#### [PROMPT]
Pull each line with the string "Total" from the entries.

Start of DATASET

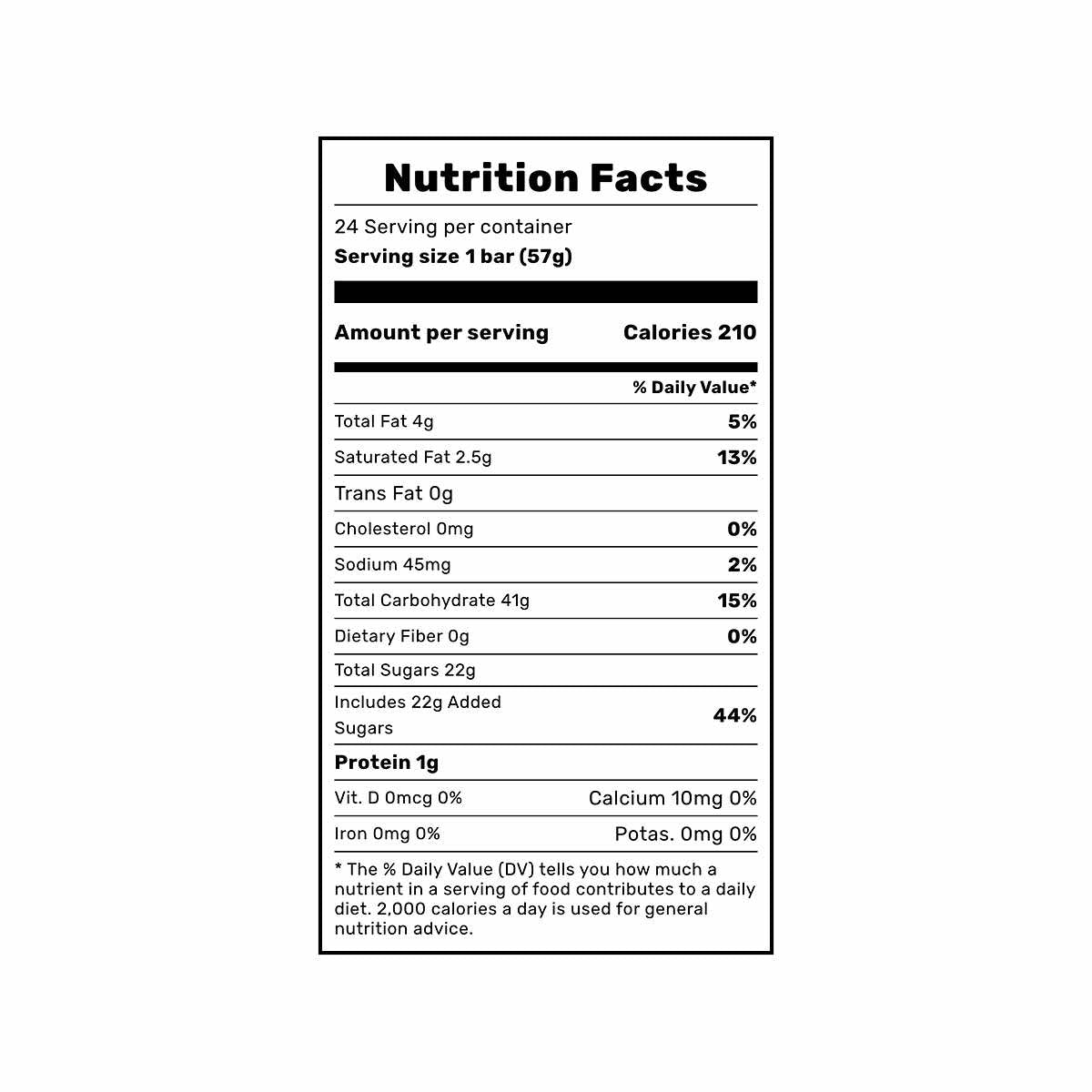 Nutrition Facts

24 Serving per container
Serving size 1 bar (57g)

Amount per serving Calories 210

% Daily Value*

Total Fat 4g 5%

Saturated Fat 2.5g 13%

Trans Fat 0g

Cholesterol 0mg 0%

Sodium 45mg 2%

Total Carbohydrate 41g 15%

Dietary Fiber 0g 0%

Total Sugars 22g

Includes 22g Added Sugars 44%

Protein 1g

Vit. D 0mcg 0% Calcium 10mg 0%

Iron 0mg 0% Potas. 0mg 0%

* The % Daily Value (DV) tells you how much a nutrient in a serving of food contributes to a daily diet. 2,000 calories a day is used for general nutrition advice.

End of DATASET

#### [ANSWER SPACE]
Total Fat 4g 5%
Total Carbohydrate 41g 15%
Total Sugars 22g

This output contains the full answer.